DATA TO USE →
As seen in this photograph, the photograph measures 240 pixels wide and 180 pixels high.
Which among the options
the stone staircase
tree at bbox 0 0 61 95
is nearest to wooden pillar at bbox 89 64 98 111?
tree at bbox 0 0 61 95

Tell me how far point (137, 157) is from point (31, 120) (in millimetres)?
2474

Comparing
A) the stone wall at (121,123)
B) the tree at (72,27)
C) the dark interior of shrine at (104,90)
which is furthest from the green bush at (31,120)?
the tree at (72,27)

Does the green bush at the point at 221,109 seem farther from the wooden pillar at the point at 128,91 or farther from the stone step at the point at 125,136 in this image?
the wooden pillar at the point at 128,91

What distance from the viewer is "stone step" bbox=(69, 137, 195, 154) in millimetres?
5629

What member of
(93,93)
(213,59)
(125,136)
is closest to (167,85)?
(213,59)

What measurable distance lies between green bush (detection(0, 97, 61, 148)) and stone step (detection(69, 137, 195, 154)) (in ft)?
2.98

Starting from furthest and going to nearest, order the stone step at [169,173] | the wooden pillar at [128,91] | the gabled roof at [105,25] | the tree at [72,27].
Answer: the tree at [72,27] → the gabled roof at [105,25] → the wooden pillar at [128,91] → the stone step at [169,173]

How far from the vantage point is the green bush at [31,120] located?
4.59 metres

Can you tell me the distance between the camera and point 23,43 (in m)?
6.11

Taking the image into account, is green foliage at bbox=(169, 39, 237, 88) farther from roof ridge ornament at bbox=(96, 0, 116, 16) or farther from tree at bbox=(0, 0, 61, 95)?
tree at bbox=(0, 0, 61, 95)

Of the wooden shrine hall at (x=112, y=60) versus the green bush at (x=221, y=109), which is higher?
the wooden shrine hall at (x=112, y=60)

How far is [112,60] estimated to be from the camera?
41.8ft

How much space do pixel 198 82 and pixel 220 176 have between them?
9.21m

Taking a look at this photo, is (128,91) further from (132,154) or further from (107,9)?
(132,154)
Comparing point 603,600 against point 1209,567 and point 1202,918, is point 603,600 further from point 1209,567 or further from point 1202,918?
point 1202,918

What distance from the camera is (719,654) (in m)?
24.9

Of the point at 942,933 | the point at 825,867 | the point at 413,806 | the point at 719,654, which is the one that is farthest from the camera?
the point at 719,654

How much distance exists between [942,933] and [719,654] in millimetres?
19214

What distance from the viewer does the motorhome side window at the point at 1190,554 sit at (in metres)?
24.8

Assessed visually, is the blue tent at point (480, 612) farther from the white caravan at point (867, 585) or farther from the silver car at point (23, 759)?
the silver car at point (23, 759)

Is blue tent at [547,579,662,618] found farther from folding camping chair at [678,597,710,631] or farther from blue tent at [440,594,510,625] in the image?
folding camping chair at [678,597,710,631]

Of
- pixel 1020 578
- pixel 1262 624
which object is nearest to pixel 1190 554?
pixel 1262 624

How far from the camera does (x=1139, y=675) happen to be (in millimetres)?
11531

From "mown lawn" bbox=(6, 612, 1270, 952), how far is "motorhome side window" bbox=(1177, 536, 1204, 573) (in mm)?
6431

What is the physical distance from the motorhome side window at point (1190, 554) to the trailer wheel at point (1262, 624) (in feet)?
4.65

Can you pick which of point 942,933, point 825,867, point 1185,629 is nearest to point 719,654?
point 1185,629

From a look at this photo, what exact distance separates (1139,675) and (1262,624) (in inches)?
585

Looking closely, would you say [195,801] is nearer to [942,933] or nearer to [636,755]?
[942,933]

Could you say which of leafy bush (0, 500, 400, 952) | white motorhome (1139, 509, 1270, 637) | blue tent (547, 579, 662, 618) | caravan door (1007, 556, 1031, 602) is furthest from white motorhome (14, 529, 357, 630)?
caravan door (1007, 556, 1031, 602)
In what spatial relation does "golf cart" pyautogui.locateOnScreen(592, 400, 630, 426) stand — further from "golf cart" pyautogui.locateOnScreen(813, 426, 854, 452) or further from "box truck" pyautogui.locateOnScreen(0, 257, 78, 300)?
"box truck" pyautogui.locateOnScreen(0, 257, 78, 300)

SET PROBLEM → Rewrite all of the records above, replacing "green bush" with "leafy shrub" wherever it appears and leaving everything else unchanged.

RESPONSE →
As seen in this photograph, the photograph measures 240 pixels wide and 180 pixels high.
Which among the options
the stone staircase
tree at bbox 0 0 61 95
is nearest to wooden pillar at bbox 89 64 98 111?
tree at bbox 0 0 61 95

Tell me how far point (137, 157) is from point (31, 120) (in millimetres)?
2474

Comparing
A) the stone wall at (121,123)
B) the tree at (72,27)
C) the dark interior of shrine at (104,90)
which is furthest from the leafy shrub at (31,120)?
the tree at (72,27)

Does the leafy shrub at the point at 221,109 seem farther from the wooden pillar at the point at 128,91 or farther from the stone step at the point at 125,136 in this image?
the wooden pillar at the point at 128,91

What distance from the viewer is "stone step" bbox=(69, 137, 195, 154) in millimetres?
5629

What member of
(93,93)
(213,59)
(125,136)
is closest to (167,85)?
(213,59)

What measurable distance lies between leafy shrub (detection(0, 97, 61, 148)) and stone step (detection(69, 137, 195, 154)) (in ft)?
2.98

Starting from furthest and going to nearest, order the stone step at [169,173] | the wooden pillar at [128,91] | the gabled roof at [105,25] | the tree at [72,27].
Answer: the tree at [72,27] → the gabled roof at [105,25] → the wooden pillar at [128,91] → the stone step at [169,173]

How far from the vantage point is the leafy shrub at [31,120] located?
4.59 metres

Can you tell me the distance between the camera and point 23,43 (in m)?
6.11

Taking the image into account, is green foliage at bbox=(169, 39, 237, 88) farther from roof ridge ornament at bbox=(96, 0, 116, 16) or farther from tree at bbox=(0, 0, 61, 95)?
tree at bbox=(0, 0, 61, 95)

Of the wooden shrine hall at (x=112, y=60) versus the leafy shrub at (x=221, y=109), which is higher?
the wooden shrine hall at (x=112, y=60)

How far is [112,60] estimated to be from the camera?
41.8ft

How much space do pixel 198 82 and pixel 220 176 have between them?
9.21m

Taking a look at this photo, is (128,91) further from (132,154) or further from (107,9)?
(132,154)
Comparing point 603,600 against point 1209,567 and point 1202,918, is point 603,600 further from point 1209,567 or further from point 1202,918?
point 1202,918

What distance from the camera is (719,654) (in m)?
24.9

Of the point at 942,933 | the point at 825,867 | the point at 413,806 | the point at 719,654, which is the one that is farthest from the camera?
the point at 719,654

How much distance exists between [942,933] and [719,654] in millimetres?
19214

What distance from the viewer does the motorhome side window at the point at 1190,554 sit at (in metres)?
24.8

Assessed visually, is the blue tent at point (480, 612) farther from the white caravan at point (867, 585) or farther from the silver car at point (23, 759)?
the silver car at point (23, 759)

Is blue tent at [547,579,662,618] found farther from folding camping chair at [678,597,710,631] or farther from blue tent at [440,594,510,625] in the image?
folding camping chair at [678,597,710,631]

Of
- pixel 1020 578
- pixel 1262 624
which object is nearest to pixel 1190 554?
pixel 1262 624

How far from the camera does (x=1139, y=675) happen to be (in millimetres)?
11531

From "mown lawn" bbox=(6, 612, 1270, 952), how far is "motorhome side window" bbox=(1177, 536, 1204, 573) (in mm)?
6431

What is the physical distance from the motorhome side window at point (1190, 554) to the trailer wheel at point (1262, 624) (in feet)?
4.65

Can you pick which of point 942,933, point 825,867, point 1185,629 is nearest to point 719,654?
point 1185,629

From a look at this photo, what exact distance separates (1139,675) and (1262,624) (in inches)?
585

Looking closely, would you say [195,801] is nearer to [942,933] or nearer to [636,755]?
[942,933]

Could you say which of leafy bush (0, 500, 400, 952) | white motorhome (1139, 509, 1270, 637) | blue tent (547, 579, 662, 618) | caravan door (1007, 556, 1031, 602) is furthest from white motorhome (14, 529, 357, 630)?
caravan door (1007, 556, 1031, 602)
In what spatial relation does "golf cart" pyautogui.locateOnScreen(592, 400, 630, 426) stand — further from "golf cart" pyautogui.locateOnScreen(813, 426, 854, 452) or further from "box truck" pyautogui.locateOnScreen(0, 257, 78, 300)?
"box truck" pyautogui.locateOnScreen(0, 257, 78, 300)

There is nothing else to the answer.